PROBLEM REQUIREMENTS >> Once you find the line with "A: Sequence-level.", transcribe it and all the lines that follow to the end of the data, exactly as written; skip any pictures.

TASK INPUT >>

BEGIN

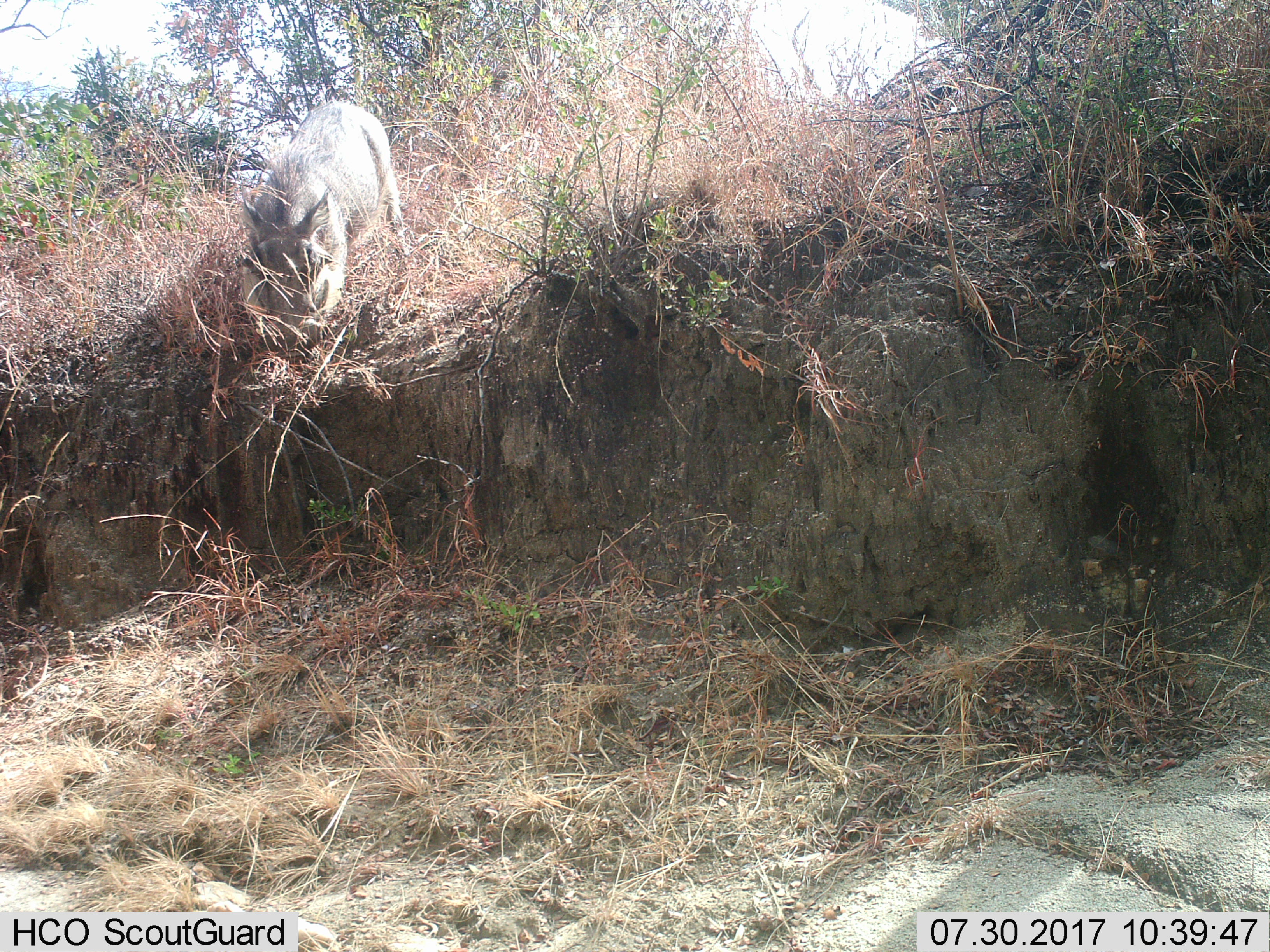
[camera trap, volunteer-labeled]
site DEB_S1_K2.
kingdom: Animalia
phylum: Chordata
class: Mammalia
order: Artiodactyla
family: Suidae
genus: Phacochoerus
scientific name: Phacochoerus africanus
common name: warthog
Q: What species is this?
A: Warthog (Phacochoerus africanus).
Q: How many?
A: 1.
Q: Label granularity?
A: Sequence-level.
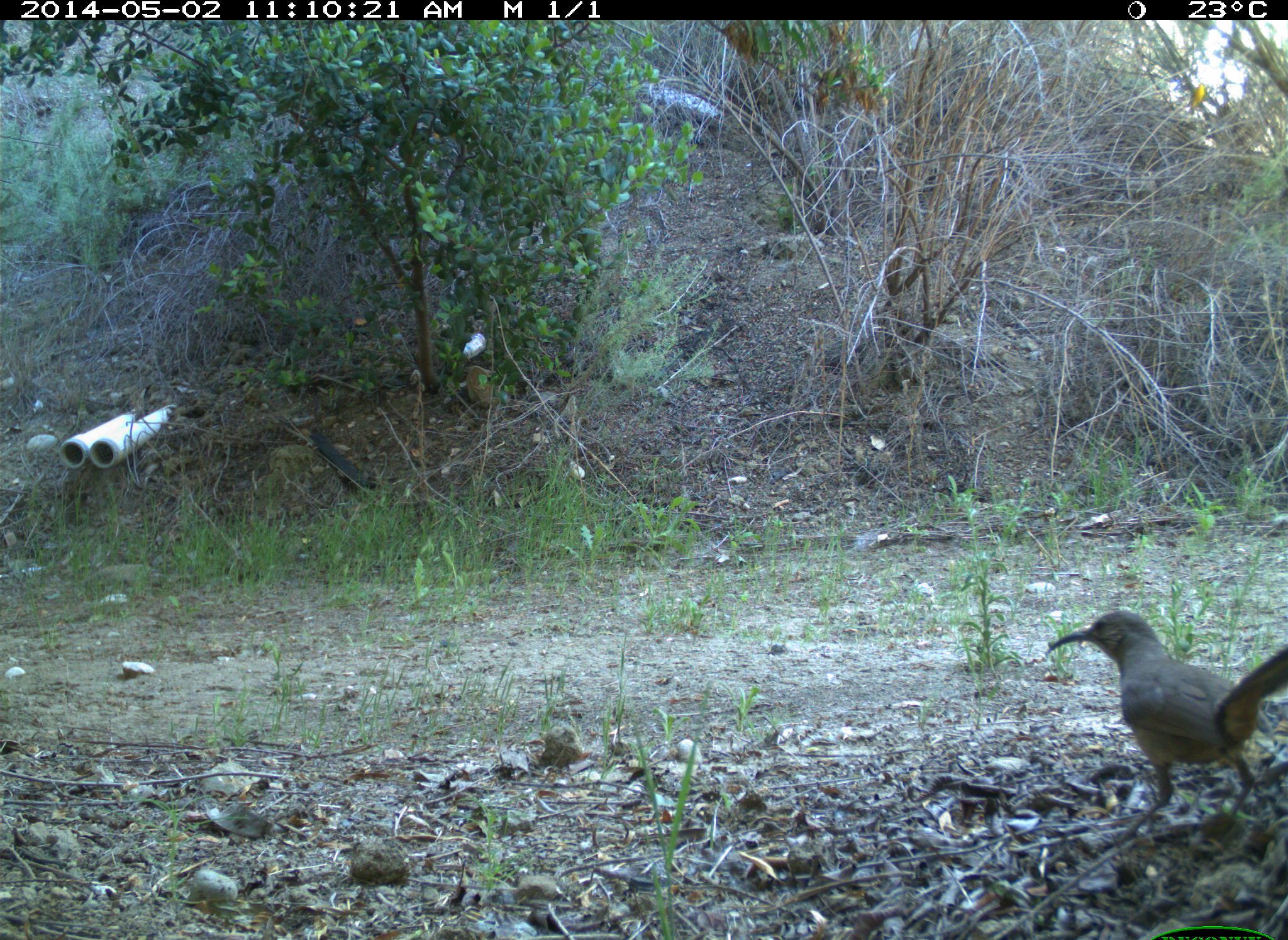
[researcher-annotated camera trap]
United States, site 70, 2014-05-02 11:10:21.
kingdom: Animalia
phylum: Chordata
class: Aves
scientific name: Aves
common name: bird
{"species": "bird (Aves)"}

END

RESPONSE TO THIS TASK >>
A: Sequence-level.
[researcher-annotated camera trap]
United States, site 70, 2014-05-02 11:10:21.
kingdom: Animalia
phylum: Chordata
class: Aves
scientific name: Aves
common name: bird
{"species": "bird (Aves)"}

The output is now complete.